Task goal
Retype the listing below word for word, leaving out the pictures.

Input for this task
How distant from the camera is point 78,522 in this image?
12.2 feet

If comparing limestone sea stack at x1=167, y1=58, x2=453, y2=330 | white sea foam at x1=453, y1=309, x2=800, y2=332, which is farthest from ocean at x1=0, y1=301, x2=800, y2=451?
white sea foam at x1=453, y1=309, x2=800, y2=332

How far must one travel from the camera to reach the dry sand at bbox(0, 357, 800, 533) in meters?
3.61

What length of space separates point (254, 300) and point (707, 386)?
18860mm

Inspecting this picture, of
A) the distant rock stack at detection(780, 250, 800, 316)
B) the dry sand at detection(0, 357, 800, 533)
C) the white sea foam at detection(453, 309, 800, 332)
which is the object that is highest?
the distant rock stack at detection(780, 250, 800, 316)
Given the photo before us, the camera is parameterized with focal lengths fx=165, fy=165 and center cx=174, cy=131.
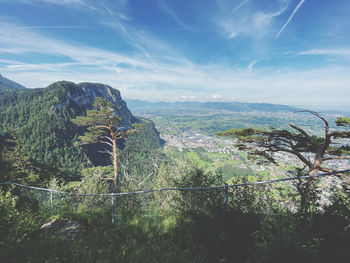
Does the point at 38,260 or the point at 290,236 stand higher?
the point at 290,236

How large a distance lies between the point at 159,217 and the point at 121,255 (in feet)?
5.98

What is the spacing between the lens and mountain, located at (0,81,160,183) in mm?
92250

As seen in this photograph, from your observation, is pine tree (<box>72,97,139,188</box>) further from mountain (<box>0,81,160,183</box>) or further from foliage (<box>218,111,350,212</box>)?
mountain (<box>0,81,160,183</box>)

Exercise answer
How distant from the camera is point 78,522 in this image?
12.2 feet

If comparing limestone sea stack at x1=167, y1=58, x2=453, y2=330 | white sea foam at x1=453, y1=309, x2=800, y2=332, which is farthest from ocean at x1=0, y1=301, x2=800, y2=451?
white sea foam at x1=453, y1=309, x2=800, y2=332

How far must one travel from the camera to reach the dry sand at bbox(0, 357, 800, 533) in meters?
3.61

What length of space separates point (254, 300) and point (707, 386)?
18860mm

Inspecting this picture, of
A) the distant rock stack at detection(780, 250, 800, 316)
B) the dry sand at detection(0, 357, 800, 533)
C) the white sea foam at detection(453, 309, 800, 332)
which is the object that is highest?
the distant rock stack at detection(780, 250, 800, 316)
Given the photo before us, the camera is parameterized with focal lengths fx=165, fy=165 and center cx=174, cy=131.
Does the point at 38,260 or the point at 290,236 stand higher?
the point at 290,236

How large a distance lies between the point at 159,217 and the point at 121,255 (in feet)?
5.98

What is the spacing between the lens and mountain, located at (0,81,160,183) in mm?
92250

As seen in this photograph, from your observation, is pine tree (<box>72,97,139,188</box>) further from mountain (<box>0,81,160,183</box>) or further from foliage (<box>218,111,350,212</box>)?
mountain (<box>0,81,160,183</box>)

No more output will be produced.